Кузмин произносит «Глуа де Дижон» торжественно, округло и гулко. «Глуа» звучит как удар колокола. Он заливчато закатывается на «поцелуи». Четыре слога «па-ца-лу-и» вылетают из его рта с все возрастающей, взрывчатой силой. И, как четыре выстрела, укладывают слушателей наповал. Дальше спуск, скат до последнего всхлипывающего патетического полушепота: «Помни, что летом фиалок уж нет».
Крышка рояля снова хлопает. Кузмин встает, оправляет жилет и фалды визитки, протирает шелковым платком запотевшие стекла пенсне.
– Больше не буду! Не буду! У меня зубы разболелись. Не просите, – капризно и нетерпеливо заявляет он. – Дайте мне чаю! Горячего чаю!
Кузмин в моем присутствии почти никогда не говорил серьезно. Он был очень болтлив, но не выносил ученых разговоров, как он их называл.
– Нет уж, Коленька, избавь меня, – прерывает он Гумилева. – Дай мне уйти, тогда и выкладывай свою ученость на здоровье. А сейчас лучше ответь, правда ли, как я слышал, Анна Андреевна хочет развестись с Шилейко? Тебе, как ее бывшему мужу, наверно, известно. Правда разводится?
Лицо Гумилева становится строгим.
– Если бы я даже что-нибудь и знал, Мишенька, я бы не счел себя вправе ответить на такой вопрос, – холодно отчеканивает он.
Кузмин всплескивает руками:
– И откуда ты такой респектабельно-деревянный? Даже жалко тебя, прости господи, Коленька.
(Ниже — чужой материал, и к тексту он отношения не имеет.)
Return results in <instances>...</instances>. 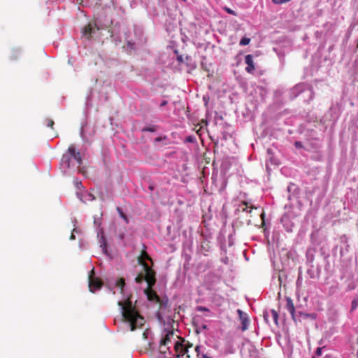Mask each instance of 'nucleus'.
<instances>
[{
	"mask_svg": "<svg viewBox=\"0 0 358 358\" xmlns=\"http://www.w3.org/2000/svg\"><path fill=\"white\" fill-rule=\"evenodd\" d=\"M117 305L121 307L122 319L129 324L131 331H135L144 325V317L140 315L130 298L124 301H119Z\"/></svg>",
	"mask_w": 358,
	"mask_h": 358,
	"instance_id": "1",
	"label": "nucleus"
},
{
	"mask_svg": "<svg viewBox=\"0 0 358 358\" xmlns=\"http://www.w3.org/2000/svg\"><path fill=\"white\" fill-rule=\"evenodd\" d=\"M144 270L146 271L145 281L148 284V287L144 290L148 299L150 301H153L159 304V308L162 309L166 306L169 299L167 297L161 299L157 295V292L152 289V287L156 282L155 271L149 266L148 264L144 265Z\"/></svg>",
	"mask_w": 358,
	"mask_h": 358,
	"instance_id": "2",
	"label": "nucleus"
},
{
	"mask_svg": "<svg viewBox=\"0 0 358 358\" xmlns=\"http://www.w3.org/2000/svg\"><path fill=\"white\" fill-rule=\"evenodd\" d=\"M94 269L92 268L89 273V289L91 292H94L96 290L99 289L103 286V282L94 276Z\"/></svg>",
	"mask_w": 358,
	"mask_h": 358,
	"instance_id": "3",
	"label": "nucleus"
},
{
	"mask_svg": "<svg viewBox=\"0 0 358 358\" xmlns=\"http://www.w3.org/2000/svg\"><path fill=\"white\" fill-rule=\"evenodd\" d=\"M99 28L96 27V24L95 22H90L88 23L83 29V34L84 36H85L87 38H92L95 32L98 31Z\"/></svg>",
	"mask_w": 358,
	"mask_h": 358,
	"instance_id": "4",
	"label": "nucleus"
},
{
	"mask_svg": "<svg viewBox=\"0 0 358 358\" xmlns=\"http://www.w3.org/2000/svg\"><path fill=\"white\" fill-rule=\"evenodd\" d=\"M237 313L241 322V330L244 331L248 329L249 324V319L248 315L240 309L237 310Z\"/></svg>",
	"mask_w": 358,
	"mask_h": 358,
	"instance_id": "5",
	"label": "nucleus"
},
{
	"mask_svg": "<svg viewBox=\"0 0 358 358\" xmlns=\"http://www.w3.org/2000/svg\"><path fill=\"white\" fill-rule=\"evenodd\" d=\"M68 152L71 156L77 162L79 165L82 164L83 160L80 152H76L73 145H71L68 148Z\"/></svg>",
	"mask_w": 358,
	"mask_h": 358,
	"instance_id": "6",
	"label": "nucleus"
},
{
	"mask_svg": "<svg viewBox=\"0 0 358 358\" xmlns=\"http://www.w3.org/2000/svg\"><path fill=\"white\" fill-rule=\"evenodd\" d=\"M286 308L289 312L292 315V318L293 320L296 321V314H295V307L293 303V301L290 297L286 298Z\"/></svg>",
	"mask_w": 358,
	"mask_h": 358,
	"instance_id": "7",
	"label": "nucleus"
},
{
	"mask_svg": "<svg viewBox=\"0 0 358 358\" xmlns=\"http://www.w3.org/2000/svg\"><path fill=\"white\" fill-rule=\"evenodd\" d=\"M245 62L247 64V67L245 68V71L248 73H252L255 70V65L253 62V58L251 55H248L245 57Z\"/></svg>",
	"mask_w": 358,
	"mask_h": 358,
	"instance_id": "8",
	"label": "nucleus"
},
{
	"mask_svg": "<svg viewBox=\"0 0 358 358\" xmlns=\"http://www.w3.org/2000/svg\"><path fill=\"white\" fill-rule=\"evenodd\" d=\"M145 260H150V261H152V259L148 255V254L146 252V251L143 250L141 252V256L138 257V264H141L143 266V270H144V265H145V264H148L145 262Z\"/></svg>",
	"mask_w": 358,
	"mask_h": 358,
	"instance_id": "9",
	"label": "nucleus"
},
{
	"mask_svg": "<svg viewBox=\"0 0 358 358\" xmlns=\"http://www.w3.org/2000/svg\"><path fill=\"white\" fill-rule=\"evenodd\" d=\"M174 336V333L171 331L167 332L164 338H162L161 341V345H167L170 341L171 339L173 338Z\"/></svg>",
	"mask_w": 358,
	"mask_h": 358,
	"instance_id": "10",
	"label": "nucleus"
},
{
	"mask_svg": "<svg viewBox=\"0 0 358 358\" xmlns=\"http://www.w3.org/2000/svg\"><path fill=\"white\" fill-rule=\"evenodd\" d=\"M146 277V271L143 270L142 273H140L136 278H135V282L136 283H141L143 280H145Z\"/></svg>",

Пойдемте, Юрочка. Пойдемте, Олечка. От него ничего интересного не узнаешь. Только время зря тратишь…
Все же мне довелось однажды увидеть и услышать совсем другого Кузмина.
Было это после гибели Гумилева. Когда я уже стала женой Георгия Иванова. Зимой 1922 года. Моей последней «петербургской зимой».
Мы возвращаемся с Васильевского острова от Анны Радловой. Анна Радлова славится своей несколько тяжеловатой, но бесспорной красотой, своим мужем Сергеем Радловым, передовым режиссером, и особенно двумя строчками своих стихов:
Нет губ, чтоб с тобой целоваться,
Нет рук, чтоб с тобой обниматься…
Своей красотой, впрочем, она не гордится.
– Гордиться мне нечем, – объясняет она, опуская глаза, – ведь красота от Бога.
Кузмин в наилучших отношениях с Анной Радловой, покровительствует ей литературно и проводит у нее уютные вечера за чаем с булочками.
Мне не очень хотелось идти к ней сегодня. Но Олечка Арбенина, с которой я дружу еще с ее гумилевской, до юркуно-кузминской эпохи, уговорила меня.
– Не пожалеете, – предсказала она мне.
И вот мы возвращаемся по сонным, снежно пушистым линиям Васильевского острова, голубоватым от луны. Впереди Олечка и Юркун. Сзади Кузмин и мы с Георгием Ивановым. Я стараюсь умерить шаг, идти в ногу с Кузминым. Он после приятно проведенного вечера настроен лирически.